El viento se lleva mis palabras cuando murmuro.
—Podríamos quedarnos aquí un rato.
Marcus me mira, los ojos brillando con la luz de la luna.
—Por mí, que el mundo espere.
Y ahí, entre la mermelada robada y el rumor de la ciudad dormida, el peligro parece lejano. Solo quedan nuestras risas, la calma y el leve roce de su hombro contra el mío, como una promesa silenciosa de que todavía hay cosas buenas que valen la pena robarle al caos.
El silencio en la azotea se rompe con un ruido metálico abajo. Primero un portazo. Luego una voz.
—¿Quién anda ahí arriba?
Marcus y yo nos miramos, congelados.
—Dios... —murmuro, bajando el frasco de mermelada.
—Tranquila —murmura él, poniéndose de pie—. Sígueme.
La puerta de la azotea se abre con un chirrido. La luz del pasillo corta la oscuridad y revela una sombra. Un guardia.
—¡Eh! ¡Ustedes! —grita.
Marcus me toma de la mano sin dudarlo.
—Corre.
No hay tiempo para pensar. Corremos entre los tubos oxidados y los tanques de agua, bajando por las escaleras laterales. Mis botas resbalan un poco, pero él me sujeta firme. El viento me golpea la cara, y puedo oír nuestras risas entremezcladas con los pasos apresurados del guardia.
—Marcus, porque nos escondemos por robar algo de pan. —susurro entre jadeos.
—Te dije que era una infracción menor —contesta riendo, sin soltarme la mano.
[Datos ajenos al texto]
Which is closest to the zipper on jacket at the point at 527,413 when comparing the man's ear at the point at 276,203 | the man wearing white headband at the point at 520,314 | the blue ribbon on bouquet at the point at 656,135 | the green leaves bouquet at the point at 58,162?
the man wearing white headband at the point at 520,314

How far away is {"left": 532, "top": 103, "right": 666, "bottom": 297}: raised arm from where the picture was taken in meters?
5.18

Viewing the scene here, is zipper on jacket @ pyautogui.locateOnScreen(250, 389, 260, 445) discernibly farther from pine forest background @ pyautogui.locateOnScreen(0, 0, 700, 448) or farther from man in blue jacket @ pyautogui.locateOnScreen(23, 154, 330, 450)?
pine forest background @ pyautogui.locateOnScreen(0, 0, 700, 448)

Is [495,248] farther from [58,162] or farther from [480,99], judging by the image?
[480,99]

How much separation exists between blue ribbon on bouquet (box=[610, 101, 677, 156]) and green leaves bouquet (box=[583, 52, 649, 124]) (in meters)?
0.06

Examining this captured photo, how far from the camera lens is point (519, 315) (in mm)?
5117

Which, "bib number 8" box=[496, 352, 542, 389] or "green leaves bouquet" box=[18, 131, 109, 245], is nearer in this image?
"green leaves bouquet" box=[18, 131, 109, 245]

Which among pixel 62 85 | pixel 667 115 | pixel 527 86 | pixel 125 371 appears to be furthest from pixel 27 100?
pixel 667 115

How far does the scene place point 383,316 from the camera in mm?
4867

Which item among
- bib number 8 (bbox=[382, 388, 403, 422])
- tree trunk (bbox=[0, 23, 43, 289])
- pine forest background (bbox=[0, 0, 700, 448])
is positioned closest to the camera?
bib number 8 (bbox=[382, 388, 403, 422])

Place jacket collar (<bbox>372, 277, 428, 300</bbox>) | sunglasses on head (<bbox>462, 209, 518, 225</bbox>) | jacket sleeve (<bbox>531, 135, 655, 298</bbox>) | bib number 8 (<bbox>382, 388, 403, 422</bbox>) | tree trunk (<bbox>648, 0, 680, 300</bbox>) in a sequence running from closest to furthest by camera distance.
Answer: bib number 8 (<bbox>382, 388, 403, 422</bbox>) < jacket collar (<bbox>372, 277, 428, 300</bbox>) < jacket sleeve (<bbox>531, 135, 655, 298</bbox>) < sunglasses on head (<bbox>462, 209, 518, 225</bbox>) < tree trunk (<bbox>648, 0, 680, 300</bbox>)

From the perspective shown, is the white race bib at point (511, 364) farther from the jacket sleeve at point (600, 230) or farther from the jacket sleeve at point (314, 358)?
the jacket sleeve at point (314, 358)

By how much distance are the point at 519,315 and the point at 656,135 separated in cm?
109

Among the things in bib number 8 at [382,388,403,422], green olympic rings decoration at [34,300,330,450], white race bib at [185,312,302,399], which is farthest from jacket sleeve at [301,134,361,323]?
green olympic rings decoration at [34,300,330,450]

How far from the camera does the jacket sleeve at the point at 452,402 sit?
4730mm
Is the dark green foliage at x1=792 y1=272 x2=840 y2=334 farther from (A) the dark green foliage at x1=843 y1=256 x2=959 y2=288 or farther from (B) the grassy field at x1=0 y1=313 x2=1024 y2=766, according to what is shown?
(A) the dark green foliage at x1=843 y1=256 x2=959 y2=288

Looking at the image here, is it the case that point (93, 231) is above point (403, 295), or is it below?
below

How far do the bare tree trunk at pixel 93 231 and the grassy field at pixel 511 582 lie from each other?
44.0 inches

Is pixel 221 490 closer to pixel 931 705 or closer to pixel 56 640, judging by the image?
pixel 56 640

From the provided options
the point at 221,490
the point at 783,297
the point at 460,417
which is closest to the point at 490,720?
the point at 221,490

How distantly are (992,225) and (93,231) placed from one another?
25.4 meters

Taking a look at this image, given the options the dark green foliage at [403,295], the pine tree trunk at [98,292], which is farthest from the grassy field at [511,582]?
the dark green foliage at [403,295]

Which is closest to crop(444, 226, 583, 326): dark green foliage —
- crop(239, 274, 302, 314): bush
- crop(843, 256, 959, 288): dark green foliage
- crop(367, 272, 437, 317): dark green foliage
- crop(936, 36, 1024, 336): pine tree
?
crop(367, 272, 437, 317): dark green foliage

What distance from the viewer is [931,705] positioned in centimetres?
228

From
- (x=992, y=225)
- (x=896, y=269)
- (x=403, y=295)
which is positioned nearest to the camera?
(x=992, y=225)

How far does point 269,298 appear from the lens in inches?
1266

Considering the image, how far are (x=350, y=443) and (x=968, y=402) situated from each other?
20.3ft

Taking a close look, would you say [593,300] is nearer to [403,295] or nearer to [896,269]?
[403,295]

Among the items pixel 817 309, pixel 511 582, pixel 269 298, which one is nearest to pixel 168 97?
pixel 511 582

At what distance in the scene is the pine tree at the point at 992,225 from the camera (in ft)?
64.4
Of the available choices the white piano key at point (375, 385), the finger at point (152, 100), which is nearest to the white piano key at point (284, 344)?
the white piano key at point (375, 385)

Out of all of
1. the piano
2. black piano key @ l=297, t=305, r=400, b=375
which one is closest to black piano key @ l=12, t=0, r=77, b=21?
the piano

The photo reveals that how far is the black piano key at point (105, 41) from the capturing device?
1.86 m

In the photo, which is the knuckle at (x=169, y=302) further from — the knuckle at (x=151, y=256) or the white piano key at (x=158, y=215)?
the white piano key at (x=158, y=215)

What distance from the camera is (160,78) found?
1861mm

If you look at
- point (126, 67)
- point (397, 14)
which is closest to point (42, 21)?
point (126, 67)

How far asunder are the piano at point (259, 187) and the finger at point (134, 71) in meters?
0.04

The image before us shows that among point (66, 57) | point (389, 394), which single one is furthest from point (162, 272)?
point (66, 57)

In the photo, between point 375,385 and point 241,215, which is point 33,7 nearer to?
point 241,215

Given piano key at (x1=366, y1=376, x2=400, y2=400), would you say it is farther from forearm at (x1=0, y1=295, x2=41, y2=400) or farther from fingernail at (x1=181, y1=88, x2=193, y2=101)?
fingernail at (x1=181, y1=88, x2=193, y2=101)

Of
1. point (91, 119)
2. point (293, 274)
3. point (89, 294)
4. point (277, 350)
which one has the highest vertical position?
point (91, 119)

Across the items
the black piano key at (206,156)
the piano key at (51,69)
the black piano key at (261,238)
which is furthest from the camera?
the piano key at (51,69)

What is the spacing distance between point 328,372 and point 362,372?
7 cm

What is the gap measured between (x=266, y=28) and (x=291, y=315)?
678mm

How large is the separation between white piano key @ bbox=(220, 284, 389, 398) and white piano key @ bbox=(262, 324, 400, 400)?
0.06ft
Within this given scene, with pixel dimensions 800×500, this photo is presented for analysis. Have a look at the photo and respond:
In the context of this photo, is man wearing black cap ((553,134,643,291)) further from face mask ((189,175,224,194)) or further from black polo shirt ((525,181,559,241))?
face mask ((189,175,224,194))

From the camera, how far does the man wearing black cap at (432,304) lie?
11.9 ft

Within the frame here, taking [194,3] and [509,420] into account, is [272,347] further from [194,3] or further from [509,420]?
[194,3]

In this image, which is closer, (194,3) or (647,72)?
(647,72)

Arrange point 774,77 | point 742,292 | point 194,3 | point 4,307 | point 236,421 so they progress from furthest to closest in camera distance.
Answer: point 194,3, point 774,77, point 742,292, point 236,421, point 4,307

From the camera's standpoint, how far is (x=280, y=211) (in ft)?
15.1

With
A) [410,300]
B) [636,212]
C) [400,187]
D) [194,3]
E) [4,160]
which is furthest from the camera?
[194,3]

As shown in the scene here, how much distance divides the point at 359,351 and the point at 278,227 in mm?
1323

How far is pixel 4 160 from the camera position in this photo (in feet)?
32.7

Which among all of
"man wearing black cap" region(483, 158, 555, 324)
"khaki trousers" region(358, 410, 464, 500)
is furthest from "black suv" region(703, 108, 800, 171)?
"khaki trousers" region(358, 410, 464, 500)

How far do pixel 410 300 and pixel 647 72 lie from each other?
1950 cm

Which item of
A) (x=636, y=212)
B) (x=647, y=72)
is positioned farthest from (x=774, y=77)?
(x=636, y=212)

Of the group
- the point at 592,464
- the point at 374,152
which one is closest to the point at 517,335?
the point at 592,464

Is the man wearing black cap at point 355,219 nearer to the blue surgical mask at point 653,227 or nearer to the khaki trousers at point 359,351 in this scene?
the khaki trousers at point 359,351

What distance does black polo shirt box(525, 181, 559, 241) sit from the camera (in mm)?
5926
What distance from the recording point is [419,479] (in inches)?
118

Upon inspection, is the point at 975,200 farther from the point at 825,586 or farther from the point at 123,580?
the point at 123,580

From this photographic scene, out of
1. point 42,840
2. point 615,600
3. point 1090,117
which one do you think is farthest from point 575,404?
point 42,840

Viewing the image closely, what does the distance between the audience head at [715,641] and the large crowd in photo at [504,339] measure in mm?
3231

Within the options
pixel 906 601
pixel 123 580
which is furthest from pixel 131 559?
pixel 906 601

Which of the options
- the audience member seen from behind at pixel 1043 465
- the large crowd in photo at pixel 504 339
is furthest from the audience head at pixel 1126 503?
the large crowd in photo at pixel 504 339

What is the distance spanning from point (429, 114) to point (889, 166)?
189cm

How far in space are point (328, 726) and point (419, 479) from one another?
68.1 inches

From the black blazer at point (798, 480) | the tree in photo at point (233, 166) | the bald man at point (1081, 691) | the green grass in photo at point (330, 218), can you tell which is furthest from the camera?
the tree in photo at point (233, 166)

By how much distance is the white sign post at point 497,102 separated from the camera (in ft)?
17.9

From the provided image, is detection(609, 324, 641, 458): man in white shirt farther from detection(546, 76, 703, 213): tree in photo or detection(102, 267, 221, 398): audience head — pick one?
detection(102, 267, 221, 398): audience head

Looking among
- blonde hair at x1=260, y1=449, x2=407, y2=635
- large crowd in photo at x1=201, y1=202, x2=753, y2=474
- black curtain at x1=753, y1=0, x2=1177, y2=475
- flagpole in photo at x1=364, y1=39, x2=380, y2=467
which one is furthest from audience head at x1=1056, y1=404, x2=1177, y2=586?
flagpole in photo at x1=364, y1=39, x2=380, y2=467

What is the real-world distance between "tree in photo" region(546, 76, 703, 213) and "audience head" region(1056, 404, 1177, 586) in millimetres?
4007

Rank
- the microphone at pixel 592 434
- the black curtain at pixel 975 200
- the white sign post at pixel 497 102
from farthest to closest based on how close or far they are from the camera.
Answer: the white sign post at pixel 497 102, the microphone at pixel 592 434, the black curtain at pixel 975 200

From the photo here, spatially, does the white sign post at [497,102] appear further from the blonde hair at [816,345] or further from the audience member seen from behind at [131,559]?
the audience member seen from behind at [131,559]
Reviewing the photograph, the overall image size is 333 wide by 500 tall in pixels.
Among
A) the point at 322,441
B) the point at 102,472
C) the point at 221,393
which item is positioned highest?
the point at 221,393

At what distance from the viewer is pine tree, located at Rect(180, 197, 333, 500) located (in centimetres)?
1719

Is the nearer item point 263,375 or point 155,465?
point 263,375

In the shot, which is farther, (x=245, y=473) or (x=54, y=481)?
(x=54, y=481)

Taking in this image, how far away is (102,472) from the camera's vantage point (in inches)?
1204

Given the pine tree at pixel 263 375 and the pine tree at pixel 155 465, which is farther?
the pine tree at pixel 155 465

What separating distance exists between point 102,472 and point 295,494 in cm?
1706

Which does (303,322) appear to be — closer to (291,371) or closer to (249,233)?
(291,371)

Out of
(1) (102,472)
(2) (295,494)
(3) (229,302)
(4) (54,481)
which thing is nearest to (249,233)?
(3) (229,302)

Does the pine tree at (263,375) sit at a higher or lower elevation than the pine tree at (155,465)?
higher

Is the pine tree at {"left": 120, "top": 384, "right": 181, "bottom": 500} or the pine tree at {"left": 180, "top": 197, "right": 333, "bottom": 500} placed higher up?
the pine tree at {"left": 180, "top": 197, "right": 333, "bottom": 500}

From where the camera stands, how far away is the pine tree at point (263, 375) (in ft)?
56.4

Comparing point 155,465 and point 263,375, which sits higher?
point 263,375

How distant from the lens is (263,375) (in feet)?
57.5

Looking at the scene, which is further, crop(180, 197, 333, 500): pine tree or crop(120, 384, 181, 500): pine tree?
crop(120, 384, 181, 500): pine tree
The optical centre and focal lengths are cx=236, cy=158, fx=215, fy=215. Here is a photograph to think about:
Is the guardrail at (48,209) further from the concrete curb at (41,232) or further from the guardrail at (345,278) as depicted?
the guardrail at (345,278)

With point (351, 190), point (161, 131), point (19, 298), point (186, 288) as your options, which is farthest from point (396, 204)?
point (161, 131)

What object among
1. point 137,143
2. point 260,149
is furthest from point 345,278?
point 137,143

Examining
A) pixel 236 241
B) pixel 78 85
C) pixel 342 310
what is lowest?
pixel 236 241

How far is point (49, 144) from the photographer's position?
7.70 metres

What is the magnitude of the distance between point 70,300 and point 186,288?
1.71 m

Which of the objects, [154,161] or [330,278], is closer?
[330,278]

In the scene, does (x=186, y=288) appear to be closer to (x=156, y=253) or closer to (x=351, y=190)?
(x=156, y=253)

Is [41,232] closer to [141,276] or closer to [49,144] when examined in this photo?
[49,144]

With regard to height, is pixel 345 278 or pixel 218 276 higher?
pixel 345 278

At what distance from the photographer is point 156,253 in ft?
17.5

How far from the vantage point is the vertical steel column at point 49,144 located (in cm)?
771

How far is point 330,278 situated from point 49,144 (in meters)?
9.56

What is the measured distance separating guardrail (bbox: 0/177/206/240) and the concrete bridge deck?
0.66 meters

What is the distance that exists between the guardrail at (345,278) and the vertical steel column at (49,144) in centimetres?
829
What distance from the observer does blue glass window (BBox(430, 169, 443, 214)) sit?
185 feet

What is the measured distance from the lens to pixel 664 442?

Bajamos hasta el segundo piso. Marcus se detiene frente a un pasillo estrecho y oscuro. Se escucha el eco de botas subiendo detrás de nosotros.
—Por aquí. —T'ira de mí.
Entramos en el corredor que lleva a las habitaciones del personal. El olor a madera vieja y polvo lo llena todo. Dobla a la derecha y abre una puerta sin pensarlo. Me empuja suavemente dentro y la cierra, conteniendo la respiración.
Afuera, los pasos se acercan, luego se alejan.
Por un momento, el mundo se queda quieto. Solo el sonido de mi respiración entrecortada y el suyo llenan el cuarto.
—¿Estamos... a salvo? —pregunto, todavía sin aliento.
Marcus asiente, con una sonrisa ladeada.'
—Por ahora. —Se pasa la mano por el cabello y se deja caer contra la puerta—. No pensé que me seguirías tan rápido.
—No pensé que fueras tan malo planeando fugas —respondo, riendo, intentando recuperar el aire.